> _Énoncé de l'exercice_: Renommez « spherical lantern » en « round lantern » partout dans le matériel ci-dessous, puis recopiez-le intégralement sans rien modifier d'autre.

(Extraits de données de questions spatiales)
---*---

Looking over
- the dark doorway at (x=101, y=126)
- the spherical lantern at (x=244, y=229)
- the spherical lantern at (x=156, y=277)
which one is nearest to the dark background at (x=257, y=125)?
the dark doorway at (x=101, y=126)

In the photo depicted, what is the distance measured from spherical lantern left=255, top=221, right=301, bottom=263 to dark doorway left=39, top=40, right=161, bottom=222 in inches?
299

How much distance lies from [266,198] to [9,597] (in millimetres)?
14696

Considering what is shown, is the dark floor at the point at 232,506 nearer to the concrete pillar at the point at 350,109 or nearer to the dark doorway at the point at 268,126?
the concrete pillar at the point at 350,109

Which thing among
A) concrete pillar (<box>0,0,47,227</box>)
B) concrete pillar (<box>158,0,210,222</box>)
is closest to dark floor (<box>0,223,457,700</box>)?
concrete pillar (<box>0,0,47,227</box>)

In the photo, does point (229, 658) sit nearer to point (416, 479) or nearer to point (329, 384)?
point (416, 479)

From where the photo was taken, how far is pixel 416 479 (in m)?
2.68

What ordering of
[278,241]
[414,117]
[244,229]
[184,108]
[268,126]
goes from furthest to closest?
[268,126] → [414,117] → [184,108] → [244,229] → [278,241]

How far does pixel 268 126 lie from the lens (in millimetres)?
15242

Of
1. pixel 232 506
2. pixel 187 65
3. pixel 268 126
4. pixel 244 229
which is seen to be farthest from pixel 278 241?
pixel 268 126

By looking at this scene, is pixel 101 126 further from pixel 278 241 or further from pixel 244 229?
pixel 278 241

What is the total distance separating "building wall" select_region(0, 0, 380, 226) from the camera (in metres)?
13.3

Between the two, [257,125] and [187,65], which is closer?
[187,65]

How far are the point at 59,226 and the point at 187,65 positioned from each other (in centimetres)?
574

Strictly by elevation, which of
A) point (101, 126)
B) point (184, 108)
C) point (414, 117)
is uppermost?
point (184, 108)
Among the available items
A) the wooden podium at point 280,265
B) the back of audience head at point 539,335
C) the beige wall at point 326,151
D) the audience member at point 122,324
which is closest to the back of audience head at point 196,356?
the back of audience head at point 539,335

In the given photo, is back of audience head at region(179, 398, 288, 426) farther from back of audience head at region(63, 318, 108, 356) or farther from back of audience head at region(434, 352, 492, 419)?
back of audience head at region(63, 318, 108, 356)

---*---

> _Réponse à l'exercice_:
Looking over
- the dark doorway at (x=101, y=126)
- the round lantern at (x=244, y=229)
- the round lantern at (x=156, y=277)
which one is nearest to the dark background at (x=257, y=125)?
the dark doorway at (x=101, y=126)

In the photo depicted, what is the distance measured from round lantern left=255, top=221, right=301, bottom=263 to dark doorway left=39, top=40, right=161, bottom=222 in inches?
299

How much distance lies from [266,198] to [9,597] (in millimetres)?
14696

Considering what is shown, is the dark floor at the point at 232,506 nearer to the concrete pillar at the point at 350,109 or nearer to the dark doorway at the point at 268,126?
the concrete pillar at the point at 350,109

Which thing among
A) concrete pillar (<box>0,0,47,227</box>)
B) concrete pillar (<box>158,0,210,222</box>)
is closest to dark floor (<box>0,223,457,700</box>)?
concrete pillar (<box>0,0,47,227</box>)

In the photo, does point (229, 658) sit nearer to point (416, 479) or nearer to point (329, 384)?
point (416, 479)

From where the photo was taken, how far is pixel 416 479 (in m)?
2.68

What ordering of
[278,241]
[414,117]
[244,229]
[184,108]
[268,126]
goes from furthest to closest?
[268,126] → [414,117] → [184,108] → [244,229] → [278,241]

How far does pixel 268 126 lie from the lens (in millimetres)?
15242

Of
1. pixel 232 506
2. pixel 187 65
3. pixel 268 126
4. pixel 244 229
which is seen to be farthest from pixel 278 241?
pixel 268 126

By looking at this scene, is pixel 101 126 further from pixel 278 241 or further from pixel 244 229?
pixel 278 241

What is the total distance separating "building wall" select_region(0, 0, 380, 226) from the camera (in metres)?
13.3

Between the two, [257,125] and [187,65], which is closer?
[187,65]

How far are the point at 59,226 and the point at 187,65 positioned from each other (in centimetres)?
574

Strictly by elevation, which of
A) point (101, 126)
B) point (184, 108)
C) point (414, 117)
is uppermost?
point (184, 108)
Among the available items
A) the wooden podium at point 280,265
B) the back of audience head at point 539,335
C) the beige wall at point 326,151
D) the audience member at point 122,324
which is closest to the back of audience head at point 196,356?
the back of audience head at point 539,335

In the given photo, is back of audience head at region(179, 398, 288, 426) farther from back of audience head at region(63, 318, 108, 356) or farther from back of audience head at region(434, 352, 492, 419)?
back of audience head at region(63, 318, 108, 356)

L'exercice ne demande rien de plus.